The Monetarist (neo-liberal) disdain for government intervention meant that the EMU would suppress the capacity of fiscal policy and no amount of argument or evidence, which indicated that such a choice would lead to crisis, would distract Delors and his team from that aim.

Delors knew that he could appease the French political need to avoid handing over policy discretion to Brussels by shrouding that aim in the retention of national responsibility for economic policy making.
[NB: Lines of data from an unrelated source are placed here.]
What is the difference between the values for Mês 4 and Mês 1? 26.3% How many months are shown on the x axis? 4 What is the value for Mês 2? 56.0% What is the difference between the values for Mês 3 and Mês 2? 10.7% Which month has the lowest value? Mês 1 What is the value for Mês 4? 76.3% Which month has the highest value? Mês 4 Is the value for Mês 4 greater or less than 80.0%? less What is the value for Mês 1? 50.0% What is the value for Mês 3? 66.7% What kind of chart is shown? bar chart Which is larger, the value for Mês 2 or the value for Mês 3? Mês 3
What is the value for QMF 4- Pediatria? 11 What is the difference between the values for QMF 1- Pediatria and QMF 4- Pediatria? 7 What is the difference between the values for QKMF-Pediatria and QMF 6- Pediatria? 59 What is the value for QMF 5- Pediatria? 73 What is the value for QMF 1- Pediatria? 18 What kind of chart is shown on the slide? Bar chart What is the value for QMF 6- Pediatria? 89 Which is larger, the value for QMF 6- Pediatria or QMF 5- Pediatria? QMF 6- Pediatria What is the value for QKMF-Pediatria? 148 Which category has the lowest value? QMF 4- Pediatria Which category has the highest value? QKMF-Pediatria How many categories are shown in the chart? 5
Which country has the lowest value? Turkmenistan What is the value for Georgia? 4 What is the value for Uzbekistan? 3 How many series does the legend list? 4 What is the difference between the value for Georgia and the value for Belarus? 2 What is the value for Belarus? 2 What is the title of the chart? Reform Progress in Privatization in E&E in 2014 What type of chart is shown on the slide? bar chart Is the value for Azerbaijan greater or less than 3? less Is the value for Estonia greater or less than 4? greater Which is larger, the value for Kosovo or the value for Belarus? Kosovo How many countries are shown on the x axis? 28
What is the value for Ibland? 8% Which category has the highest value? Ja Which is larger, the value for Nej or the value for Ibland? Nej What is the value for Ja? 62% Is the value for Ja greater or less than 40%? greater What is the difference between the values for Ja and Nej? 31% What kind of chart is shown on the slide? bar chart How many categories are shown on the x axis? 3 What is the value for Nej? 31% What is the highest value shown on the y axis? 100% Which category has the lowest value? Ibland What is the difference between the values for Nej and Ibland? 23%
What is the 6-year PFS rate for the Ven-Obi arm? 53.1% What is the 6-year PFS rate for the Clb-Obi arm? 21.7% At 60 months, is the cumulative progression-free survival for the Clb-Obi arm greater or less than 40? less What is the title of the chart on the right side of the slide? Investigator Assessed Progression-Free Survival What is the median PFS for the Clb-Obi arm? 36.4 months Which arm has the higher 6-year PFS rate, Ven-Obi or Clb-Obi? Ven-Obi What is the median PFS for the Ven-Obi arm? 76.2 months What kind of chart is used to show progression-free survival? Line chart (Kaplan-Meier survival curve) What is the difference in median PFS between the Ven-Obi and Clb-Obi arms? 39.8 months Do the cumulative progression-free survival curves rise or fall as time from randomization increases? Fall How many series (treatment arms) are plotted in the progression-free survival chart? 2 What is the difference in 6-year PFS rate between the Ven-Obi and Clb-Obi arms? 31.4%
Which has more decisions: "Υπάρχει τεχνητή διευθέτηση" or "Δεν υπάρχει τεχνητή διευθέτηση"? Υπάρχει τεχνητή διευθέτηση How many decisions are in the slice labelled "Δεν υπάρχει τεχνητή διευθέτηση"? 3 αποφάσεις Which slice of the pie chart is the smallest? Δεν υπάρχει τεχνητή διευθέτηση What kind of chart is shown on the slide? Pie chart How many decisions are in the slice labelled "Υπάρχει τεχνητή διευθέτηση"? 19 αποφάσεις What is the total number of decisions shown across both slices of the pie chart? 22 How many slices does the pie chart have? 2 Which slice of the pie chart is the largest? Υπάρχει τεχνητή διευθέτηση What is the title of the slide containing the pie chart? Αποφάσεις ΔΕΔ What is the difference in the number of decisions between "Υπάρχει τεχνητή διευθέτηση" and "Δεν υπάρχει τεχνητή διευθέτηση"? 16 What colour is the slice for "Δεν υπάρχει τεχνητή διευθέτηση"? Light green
He also knew that the harsh fiscal rules he proposed that restricted the latitude of the national governments would satisfy the Germans.

Monetarism had bridged the two camps.

The Americans had won!

The Eurozone is now locked down in a straitjacket of economic austerity, driven by an economic ideology that is blind to the evidence of its own failure.

The neo-liberal policies of deregulation and the demonisation of the use of discretionary fiscal deficits (government spending greater than tax revenue) created the crisis in the first place, and now the same sorts of policies are prolonging it

The current policy approach has institutionalised economic stagnation, widespread retrenchment, and the deterioration of working conditions and retirement pensions.

Millions of European workers are now unemployed, youth jobless rates are around 60 per cent in some advanced nations, inequality and poverty rates are rising, and massive daily losses of national income are being endured.

The dramatically high youth unemployment rates will ensure that the damage will span generations and undermine future prosperity as a cohort of jobless youth enter adulthood with no work experience and a growing sense of dislocation from mainstream societal norms.

Conclusion

But there is, of course, one thing that the Europeans failed to grasp as they soaked up American monetarism like illiterate sponges thirsty for anything that they could parade as ‘sophistication’ – such has been the inferiority of Europeans that goes back to the debates that we discussed earlier (Technology Gaps etc).

They failed to grasp that the US President floated the US dollar and abandoned any notion of convertibility – that is, in August 1971 the US dollar became a true fiat currency and the US government inherited significant federal capacity to maintain economic growth and low unemployment.

The European embrace of Monetarism led to the Maastricht Treaty and frightening fiscal rules that have created the crisis throughout Europe and the Depression in Greece.